WHAT YOU NEED TO DO:
From the rabbit odor thread below, list in order the steps animalmom gives for cleaning the hutch wood with vinegar.

EXCERPT PROVIDED:
-*-*-
# Rabbit Odor?



## CowboyBunnies (Jun 2, 2018)

So I've had 6 bunnies for a while, and over the last few months, the area where their hutches are has accumulated a pretty strong smell. The poo is dug out and spread over the garden regularly, but the smell remains. Any ideas as to how to get rid of it? I thought covering the area in sand might help. And I was going to try and clean the ammonia buildup off the hutch as well. I have two other hutches like this.


----------



## animalmom (Jun 2, 2018)

Well.... for the immediate use I suggest using vinegar.  White vinegar, like you get at the grocery store, will cut a lot of the buildup you have... that white/yellowish stuff on the wood.  My rabbits don't mind the vinegar smell and that doesn't last long at all.  Poor it over the wood, let it sit for a few minutes and then scrub it with a brush, rinse and splash more vinegar on it.  You don't need to rinse off the last splash of vinegar.  I use the vinegar full strength.
-*-*-
MATERIAL PROVIDED:

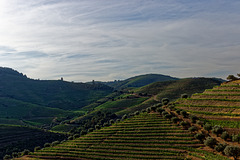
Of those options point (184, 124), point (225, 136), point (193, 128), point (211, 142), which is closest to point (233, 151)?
point (211, 142)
-*-*-
SOLUTION FOR THIS EXERCISE:
1. Pour white vinegar over the wood.
2. Let it sit for a few minutes.
3. Scrub it with a brush.
4. Rinse.
5. Splash more vinegar on it.